> **Objetivo del ejercicio**
Indica en qué se convertía el señor durante las Saturnales, según el fragmento sobre las Saturnales y el Carnaval.

> **Fragmento del documento**
• • •

En las Saturnales la realidad social danzaba dentro de un juego invertido, pues el señor se convertía en esclavo y el esclavo en señor, lo prohibido era permitido, la modestia se transformaba en lujo y derroche. Júbilo, placer, caos, bulla, así era como un pueblo se embriagaba en la  bacanal magia de romper momentáneamente con la cotidianidad de la vida, la estratificación social, la moral, las buenas costumbres. Ya luego vendría  el arrepentimiento a lo vivido  en la dimensión religiosa que fue impuesta con  el  catolicismo posterior al paganismo y al establecimiento de la cuaresma como el tiempo del mea culpa  por todo el disfrute.
Ahora sucede algo similar, sin más dioses que honrar, que el propio humano reeditando sus satisfacciones reprimidas;  saca a flote por cuatro, ocho días, lo que su calendario le prohibe los trescientos sesenta días restantes;  es el encuentro con lo permitido temporalmente, con la salvedad carnavalesca que acepta el desenfreno como la excepción a la moralidad impuesta,  no puede existir regla sin excepción y eso es el Carnaval.
Estamos viendo que el  jolgorio ya se apoderó  de los cuerpos, será difícil salir de él sin haber satisfecho sus demandas, nada mejor que un tiempo para comer y beber a la romana, pues ellos lo hacían conscientes de que mañana morirán. Sentir al cuerpo en el desequilibrio permite  encontrar el punto medio precisamente.

• • •

> **Registros proporcionados**
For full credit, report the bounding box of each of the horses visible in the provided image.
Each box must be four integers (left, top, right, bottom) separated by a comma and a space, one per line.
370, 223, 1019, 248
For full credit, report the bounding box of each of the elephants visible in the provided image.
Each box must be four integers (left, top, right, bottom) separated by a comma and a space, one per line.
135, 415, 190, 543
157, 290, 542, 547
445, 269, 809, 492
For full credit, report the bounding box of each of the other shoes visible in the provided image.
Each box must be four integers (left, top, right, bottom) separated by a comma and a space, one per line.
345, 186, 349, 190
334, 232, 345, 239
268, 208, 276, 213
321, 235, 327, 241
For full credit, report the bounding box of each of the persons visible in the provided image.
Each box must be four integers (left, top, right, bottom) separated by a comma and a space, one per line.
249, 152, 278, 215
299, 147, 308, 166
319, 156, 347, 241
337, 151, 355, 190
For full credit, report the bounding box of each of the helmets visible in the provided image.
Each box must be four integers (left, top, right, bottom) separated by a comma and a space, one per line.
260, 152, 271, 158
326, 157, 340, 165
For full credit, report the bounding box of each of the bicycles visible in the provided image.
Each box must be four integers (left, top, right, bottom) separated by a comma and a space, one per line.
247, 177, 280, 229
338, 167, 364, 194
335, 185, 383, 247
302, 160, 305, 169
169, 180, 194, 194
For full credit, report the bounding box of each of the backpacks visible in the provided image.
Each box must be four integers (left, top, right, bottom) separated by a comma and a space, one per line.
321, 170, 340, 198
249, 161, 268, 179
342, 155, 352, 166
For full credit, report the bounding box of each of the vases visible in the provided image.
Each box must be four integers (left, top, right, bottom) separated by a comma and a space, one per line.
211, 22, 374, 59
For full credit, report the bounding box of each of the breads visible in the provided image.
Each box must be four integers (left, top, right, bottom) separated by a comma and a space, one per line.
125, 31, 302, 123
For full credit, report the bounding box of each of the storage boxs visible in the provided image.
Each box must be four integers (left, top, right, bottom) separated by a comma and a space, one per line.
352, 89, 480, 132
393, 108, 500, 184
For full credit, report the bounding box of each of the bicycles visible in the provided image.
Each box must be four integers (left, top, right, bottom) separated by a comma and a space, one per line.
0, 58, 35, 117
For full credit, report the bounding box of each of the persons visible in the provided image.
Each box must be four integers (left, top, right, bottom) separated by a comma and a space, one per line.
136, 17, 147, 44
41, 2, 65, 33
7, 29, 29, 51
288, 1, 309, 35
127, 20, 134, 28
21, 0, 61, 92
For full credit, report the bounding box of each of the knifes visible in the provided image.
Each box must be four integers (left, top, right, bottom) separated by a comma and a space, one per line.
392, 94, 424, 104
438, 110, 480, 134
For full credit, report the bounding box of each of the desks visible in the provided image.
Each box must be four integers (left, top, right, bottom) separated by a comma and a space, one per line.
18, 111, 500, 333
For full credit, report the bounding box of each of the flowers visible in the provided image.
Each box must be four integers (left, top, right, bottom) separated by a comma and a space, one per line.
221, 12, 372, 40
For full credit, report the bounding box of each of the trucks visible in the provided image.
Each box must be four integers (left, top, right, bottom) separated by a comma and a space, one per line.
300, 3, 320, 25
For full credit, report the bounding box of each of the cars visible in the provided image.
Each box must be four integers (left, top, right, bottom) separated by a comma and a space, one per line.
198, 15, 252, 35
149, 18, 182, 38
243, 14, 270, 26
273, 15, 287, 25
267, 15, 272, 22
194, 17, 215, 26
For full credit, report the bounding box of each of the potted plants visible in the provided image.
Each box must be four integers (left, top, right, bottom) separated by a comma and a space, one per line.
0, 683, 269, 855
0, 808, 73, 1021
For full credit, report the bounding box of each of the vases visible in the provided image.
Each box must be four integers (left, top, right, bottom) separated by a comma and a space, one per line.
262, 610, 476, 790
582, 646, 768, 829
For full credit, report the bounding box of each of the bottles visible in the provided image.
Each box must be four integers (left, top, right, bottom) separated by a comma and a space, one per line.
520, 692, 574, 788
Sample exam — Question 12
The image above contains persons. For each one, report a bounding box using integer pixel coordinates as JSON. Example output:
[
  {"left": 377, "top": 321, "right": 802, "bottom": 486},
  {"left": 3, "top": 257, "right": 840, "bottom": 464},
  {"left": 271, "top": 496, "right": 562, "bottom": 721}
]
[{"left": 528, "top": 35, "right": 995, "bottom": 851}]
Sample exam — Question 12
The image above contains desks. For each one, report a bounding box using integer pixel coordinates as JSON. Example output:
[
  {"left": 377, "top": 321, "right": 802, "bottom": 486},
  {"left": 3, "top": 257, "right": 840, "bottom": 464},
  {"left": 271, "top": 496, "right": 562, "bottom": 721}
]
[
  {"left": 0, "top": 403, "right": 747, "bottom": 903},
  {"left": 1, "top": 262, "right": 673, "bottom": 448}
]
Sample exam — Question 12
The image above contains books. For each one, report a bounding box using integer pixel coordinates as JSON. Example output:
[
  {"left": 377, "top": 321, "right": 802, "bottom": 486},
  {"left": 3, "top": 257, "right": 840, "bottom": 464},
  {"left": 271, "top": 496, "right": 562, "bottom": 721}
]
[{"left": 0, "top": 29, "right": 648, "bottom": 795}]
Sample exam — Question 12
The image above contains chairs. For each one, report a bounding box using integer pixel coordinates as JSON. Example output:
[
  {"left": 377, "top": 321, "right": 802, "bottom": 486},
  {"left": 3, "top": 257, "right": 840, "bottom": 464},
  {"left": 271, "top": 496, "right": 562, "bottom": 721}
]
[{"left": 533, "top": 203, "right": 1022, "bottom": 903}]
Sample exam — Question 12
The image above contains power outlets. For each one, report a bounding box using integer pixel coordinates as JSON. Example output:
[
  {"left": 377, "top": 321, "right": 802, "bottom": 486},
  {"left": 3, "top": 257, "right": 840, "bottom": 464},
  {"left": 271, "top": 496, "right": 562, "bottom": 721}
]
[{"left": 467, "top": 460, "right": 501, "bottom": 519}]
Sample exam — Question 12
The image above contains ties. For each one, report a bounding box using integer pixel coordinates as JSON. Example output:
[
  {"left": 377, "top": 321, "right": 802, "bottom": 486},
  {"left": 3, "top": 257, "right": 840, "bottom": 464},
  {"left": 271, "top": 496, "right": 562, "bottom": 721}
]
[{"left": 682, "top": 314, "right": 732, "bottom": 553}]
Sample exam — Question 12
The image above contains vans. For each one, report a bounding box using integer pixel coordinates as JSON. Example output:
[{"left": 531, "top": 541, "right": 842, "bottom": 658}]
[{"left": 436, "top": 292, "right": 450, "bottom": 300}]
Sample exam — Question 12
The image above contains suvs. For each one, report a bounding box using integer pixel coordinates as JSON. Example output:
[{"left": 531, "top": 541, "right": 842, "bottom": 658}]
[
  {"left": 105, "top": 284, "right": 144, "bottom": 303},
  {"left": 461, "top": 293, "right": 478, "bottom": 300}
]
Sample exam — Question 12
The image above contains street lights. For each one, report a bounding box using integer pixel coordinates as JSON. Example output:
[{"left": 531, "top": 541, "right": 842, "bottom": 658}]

• • •

> **Respuesta escrita**
Se convertía en esclavo.